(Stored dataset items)
■ ■ ■ ■

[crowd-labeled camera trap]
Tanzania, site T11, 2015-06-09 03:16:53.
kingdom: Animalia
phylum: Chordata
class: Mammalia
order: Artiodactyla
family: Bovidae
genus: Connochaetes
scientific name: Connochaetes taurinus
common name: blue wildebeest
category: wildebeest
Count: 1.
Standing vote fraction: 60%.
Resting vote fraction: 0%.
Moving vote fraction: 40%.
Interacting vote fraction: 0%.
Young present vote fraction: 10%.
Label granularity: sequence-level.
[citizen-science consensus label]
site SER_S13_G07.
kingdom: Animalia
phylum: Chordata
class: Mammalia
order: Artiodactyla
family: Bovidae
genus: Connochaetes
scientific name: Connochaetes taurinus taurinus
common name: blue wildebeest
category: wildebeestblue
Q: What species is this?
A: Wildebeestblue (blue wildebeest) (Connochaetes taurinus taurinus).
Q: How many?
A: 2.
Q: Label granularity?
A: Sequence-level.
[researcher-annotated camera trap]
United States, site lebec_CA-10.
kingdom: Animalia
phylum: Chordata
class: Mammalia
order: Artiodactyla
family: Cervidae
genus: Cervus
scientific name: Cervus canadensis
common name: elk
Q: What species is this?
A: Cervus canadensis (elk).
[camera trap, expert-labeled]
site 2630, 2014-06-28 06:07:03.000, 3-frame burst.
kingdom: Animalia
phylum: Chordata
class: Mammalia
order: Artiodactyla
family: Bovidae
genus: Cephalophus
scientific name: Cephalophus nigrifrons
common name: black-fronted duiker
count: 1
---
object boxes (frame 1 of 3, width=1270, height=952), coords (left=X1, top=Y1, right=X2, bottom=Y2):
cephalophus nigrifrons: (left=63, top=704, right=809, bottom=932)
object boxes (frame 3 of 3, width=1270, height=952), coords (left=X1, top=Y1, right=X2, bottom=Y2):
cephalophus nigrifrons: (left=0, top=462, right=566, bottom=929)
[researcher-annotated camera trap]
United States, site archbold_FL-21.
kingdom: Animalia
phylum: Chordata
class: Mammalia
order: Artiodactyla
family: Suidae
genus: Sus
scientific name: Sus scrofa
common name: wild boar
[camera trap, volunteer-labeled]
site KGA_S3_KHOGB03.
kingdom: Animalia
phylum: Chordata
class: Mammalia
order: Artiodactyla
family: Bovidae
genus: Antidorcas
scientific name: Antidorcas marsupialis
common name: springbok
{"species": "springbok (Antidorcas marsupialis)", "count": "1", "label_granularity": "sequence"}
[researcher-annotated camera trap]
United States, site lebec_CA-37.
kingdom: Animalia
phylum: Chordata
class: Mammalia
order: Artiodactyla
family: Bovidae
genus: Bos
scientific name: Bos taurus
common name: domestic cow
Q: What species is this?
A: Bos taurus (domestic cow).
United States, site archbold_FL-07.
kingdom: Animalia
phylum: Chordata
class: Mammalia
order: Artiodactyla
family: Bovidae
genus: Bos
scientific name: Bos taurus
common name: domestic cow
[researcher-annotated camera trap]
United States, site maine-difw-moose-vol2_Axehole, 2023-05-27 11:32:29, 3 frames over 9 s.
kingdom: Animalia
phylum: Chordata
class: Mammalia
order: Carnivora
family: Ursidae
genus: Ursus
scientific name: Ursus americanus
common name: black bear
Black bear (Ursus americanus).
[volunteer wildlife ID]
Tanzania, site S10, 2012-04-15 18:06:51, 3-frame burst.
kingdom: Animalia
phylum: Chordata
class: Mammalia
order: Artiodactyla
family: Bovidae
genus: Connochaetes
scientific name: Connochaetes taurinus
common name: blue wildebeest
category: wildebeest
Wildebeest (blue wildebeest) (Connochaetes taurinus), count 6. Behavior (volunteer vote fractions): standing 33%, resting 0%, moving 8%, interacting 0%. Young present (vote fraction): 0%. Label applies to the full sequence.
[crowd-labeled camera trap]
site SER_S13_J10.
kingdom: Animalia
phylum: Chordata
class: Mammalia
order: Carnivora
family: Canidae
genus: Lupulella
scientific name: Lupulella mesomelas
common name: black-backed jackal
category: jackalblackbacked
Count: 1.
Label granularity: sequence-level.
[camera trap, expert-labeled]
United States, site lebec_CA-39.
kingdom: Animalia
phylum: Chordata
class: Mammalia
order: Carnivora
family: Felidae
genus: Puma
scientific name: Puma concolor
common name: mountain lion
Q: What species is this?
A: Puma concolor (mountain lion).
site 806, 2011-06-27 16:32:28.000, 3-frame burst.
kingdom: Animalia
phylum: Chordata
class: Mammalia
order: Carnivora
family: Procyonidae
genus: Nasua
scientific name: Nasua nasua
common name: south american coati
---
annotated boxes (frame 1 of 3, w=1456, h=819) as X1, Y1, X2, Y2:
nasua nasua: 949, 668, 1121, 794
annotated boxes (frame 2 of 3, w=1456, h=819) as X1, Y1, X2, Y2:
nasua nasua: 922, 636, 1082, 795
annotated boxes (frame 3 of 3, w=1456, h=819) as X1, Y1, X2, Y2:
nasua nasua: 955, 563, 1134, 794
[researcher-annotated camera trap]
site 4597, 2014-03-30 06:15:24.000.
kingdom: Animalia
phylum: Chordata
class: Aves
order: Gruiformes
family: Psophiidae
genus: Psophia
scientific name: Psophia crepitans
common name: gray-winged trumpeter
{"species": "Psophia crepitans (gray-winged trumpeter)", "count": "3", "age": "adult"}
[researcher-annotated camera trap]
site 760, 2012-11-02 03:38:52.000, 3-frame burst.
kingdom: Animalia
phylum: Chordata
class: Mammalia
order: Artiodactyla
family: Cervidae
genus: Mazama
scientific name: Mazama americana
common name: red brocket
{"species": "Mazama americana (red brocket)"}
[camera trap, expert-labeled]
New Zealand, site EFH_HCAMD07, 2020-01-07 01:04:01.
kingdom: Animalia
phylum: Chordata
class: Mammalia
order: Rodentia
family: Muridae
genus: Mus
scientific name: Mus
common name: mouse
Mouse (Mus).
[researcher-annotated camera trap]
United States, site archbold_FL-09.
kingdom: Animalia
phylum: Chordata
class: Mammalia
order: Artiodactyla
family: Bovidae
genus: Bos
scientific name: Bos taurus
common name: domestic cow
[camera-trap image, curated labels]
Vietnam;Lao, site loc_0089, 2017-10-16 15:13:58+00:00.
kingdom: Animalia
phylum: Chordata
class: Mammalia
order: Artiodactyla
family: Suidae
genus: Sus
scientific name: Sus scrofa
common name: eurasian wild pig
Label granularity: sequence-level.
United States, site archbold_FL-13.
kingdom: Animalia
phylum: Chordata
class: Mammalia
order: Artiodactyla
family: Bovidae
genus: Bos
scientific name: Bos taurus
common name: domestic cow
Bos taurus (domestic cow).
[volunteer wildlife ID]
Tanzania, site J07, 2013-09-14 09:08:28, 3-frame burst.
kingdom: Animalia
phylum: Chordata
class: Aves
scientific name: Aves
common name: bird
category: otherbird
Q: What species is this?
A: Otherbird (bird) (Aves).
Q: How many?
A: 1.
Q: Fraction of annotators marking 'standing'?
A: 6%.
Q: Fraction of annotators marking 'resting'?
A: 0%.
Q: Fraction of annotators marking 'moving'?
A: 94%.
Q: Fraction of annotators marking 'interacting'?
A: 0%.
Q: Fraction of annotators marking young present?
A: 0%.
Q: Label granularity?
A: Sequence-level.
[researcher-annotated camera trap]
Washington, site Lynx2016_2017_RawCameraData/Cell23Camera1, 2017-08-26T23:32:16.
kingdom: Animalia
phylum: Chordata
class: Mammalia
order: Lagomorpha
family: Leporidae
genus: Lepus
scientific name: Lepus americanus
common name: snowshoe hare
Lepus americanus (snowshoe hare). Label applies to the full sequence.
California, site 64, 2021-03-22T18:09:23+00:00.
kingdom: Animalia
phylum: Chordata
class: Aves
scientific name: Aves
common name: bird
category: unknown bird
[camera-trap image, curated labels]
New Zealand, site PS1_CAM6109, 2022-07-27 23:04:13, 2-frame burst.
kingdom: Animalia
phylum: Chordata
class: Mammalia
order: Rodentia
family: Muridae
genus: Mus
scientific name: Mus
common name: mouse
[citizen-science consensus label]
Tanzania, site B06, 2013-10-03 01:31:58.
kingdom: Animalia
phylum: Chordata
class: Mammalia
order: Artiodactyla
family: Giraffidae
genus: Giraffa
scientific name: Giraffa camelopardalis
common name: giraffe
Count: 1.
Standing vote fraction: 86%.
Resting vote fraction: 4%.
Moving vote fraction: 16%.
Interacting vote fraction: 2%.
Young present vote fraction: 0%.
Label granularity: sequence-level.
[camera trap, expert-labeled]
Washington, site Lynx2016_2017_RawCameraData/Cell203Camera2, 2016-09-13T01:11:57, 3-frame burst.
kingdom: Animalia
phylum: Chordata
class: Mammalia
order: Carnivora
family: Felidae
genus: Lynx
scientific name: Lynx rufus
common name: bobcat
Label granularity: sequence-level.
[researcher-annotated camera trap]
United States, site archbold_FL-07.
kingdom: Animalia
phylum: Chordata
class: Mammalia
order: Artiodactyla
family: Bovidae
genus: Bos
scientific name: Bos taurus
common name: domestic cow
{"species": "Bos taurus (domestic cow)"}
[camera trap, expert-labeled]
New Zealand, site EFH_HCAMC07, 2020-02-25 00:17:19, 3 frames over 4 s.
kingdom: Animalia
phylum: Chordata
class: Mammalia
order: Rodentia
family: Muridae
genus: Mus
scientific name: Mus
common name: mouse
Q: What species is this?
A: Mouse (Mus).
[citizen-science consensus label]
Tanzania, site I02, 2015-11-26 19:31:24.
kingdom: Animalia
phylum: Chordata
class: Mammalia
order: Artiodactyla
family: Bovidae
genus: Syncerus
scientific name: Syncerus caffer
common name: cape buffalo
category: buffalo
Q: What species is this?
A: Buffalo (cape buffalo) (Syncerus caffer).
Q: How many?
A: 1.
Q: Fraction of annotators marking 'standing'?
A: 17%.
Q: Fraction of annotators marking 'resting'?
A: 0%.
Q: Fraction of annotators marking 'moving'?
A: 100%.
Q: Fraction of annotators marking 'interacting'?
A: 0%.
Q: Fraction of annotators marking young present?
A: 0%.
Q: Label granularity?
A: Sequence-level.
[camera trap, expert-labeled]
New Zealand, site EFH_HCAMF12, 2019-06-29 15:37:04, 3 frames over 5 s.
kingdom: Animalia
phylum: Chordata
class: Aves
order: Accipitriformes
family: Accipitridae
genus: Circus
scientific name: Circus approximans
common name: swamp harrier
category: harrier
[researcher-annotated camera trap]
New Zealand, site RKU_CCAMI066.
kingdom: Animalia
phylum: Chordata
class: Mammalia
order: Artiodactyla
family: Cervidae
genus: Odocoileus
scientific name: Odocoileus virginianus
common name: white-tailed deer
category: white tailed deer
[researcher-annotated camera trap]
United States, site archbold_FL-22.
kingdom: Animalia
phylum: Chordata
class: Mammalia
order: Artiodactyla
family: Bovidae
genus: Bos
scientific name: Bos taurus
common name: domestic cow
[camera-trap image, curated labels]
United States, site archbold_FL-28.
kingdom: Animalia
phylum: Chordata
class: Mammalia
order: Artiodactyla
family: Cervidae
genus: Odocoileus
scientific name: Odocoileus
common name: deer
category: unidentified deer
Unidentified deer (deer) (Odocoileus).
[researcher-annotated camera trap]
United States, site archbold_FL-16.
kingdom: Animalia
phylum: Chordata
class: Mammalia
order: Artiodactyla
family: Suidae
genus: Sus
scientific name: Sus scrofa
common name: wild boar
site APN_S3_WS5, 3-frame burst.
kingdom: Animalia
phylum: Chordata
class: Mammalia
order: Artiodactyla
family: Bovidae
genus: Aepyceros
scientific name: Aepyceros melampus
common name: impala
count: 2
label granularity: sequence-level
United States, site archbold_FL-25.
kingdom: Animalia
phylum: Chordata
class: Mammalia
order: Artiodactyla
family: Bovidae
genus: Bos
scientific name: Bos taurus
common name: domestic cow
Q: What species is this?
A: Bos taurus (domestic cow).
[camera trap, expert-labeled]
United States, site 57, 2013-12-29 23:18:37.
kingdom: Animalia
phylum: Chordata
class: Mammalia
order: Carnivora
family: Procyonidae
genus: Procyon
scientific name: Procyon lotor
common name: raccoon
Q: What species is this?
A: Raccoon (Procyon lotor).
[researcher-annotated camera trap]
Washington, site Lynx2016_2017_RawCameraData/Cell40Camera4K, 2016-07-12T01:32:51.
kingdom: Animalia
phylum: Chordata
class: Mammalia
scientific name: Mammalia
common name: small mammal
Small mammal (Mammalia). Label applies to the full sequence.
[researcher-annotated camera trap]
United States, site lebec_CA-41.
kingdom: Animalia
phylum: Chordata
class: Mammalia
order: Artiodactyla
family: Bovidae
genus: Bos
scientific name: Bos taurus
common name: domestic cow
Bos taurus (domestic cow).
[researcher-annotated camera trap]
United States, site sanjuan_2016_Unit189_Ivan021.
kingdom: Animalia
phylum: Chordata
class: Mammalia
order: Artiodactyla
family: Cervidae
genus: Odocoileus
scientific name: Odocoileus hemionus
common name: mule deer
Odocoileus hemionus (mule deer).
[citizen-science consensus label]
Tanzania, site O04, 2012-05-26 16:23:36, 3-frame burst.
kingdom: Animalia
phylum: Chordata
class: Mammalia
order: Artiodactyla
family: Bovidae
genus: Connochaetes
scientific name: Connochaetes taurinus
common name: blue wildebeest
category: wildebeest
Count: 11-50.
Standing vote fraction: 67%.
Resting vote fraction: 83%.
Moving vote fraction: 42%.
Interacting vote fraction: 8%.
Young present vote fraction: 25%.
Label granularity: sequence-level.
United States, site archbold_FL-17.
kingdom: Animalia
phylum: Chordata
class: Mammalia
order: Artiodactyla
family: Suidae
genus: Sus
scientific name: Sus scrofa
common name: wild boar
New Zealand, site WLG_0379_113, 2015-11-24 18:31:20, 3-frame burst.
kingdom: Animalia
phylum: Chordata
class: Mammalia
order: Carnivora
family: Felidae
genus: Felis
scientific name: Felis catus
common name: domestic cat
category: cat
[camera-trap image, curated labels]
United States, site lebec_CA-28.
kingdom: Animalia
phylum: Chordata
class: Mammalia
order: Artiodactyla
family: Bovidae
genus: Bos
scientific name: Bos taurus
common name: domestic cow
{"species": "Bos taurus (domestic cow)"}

■ ■ ■ ■

PROBLEM DESCRIPTION >>
Of the entries above, repeat exactly the lines between the line with "scientific name: Mazama americana" and the line with "common name: eurasian wild pig", inclusive, and no others.

ANSWER TO THE PROBLEM >>
scientific name: Mazama americana
common name: red brocket
{"species": "Mazama americana (red brocket)"}
[camera trap, expert-labeled]
New Zealand, site EFH_HCAMD07, 2020-01-07 01:04:01.
kingdom: Animalia
phylum: Chordata
class: Mammalia
order: Rodentia
family: Muridae
genus: Mus
scientific name: Mus
common name: mouse
Mouse (Mus).
[researcher-annotated camera trap]
United States, site archbold_FL-09.
kingdom: Animalia
phylum: Chordata
class: Mammalia
order: Artiodactyla
family: Bovidae
genus: Bos
scientific name: Bos taurus
common name: domestic cow
[camera-trap image, curated labels]
Vietnam;Lao, site loc_0089, 2017-10-16 15:13:58+00:00.
kingdom: Animalia
phylum: Chordata
class: Mammalia
order: Artiodactyla
family: Suidae
genus: Sus
scientific name: Sus scrofa
common name: eurasian wild pig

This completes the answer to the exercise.